§ Supplied material

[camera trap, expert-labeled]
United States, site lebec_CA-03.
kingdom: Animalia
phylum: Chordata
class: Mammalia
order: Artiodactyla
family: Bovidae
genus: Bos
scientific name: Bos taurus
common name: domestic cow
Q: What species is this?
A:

§ Problem statement
Please return, exactly as written, the line containing "class: Mammalia" and every line after it through the end of the records above, and nothing else.

§ Result of the task
class: Mammalia
order: Artiodactyla
family: Bovidae
genus: Bos
scientific name: Bos taurus
common name: domestic cow
Q: What species is this?
A:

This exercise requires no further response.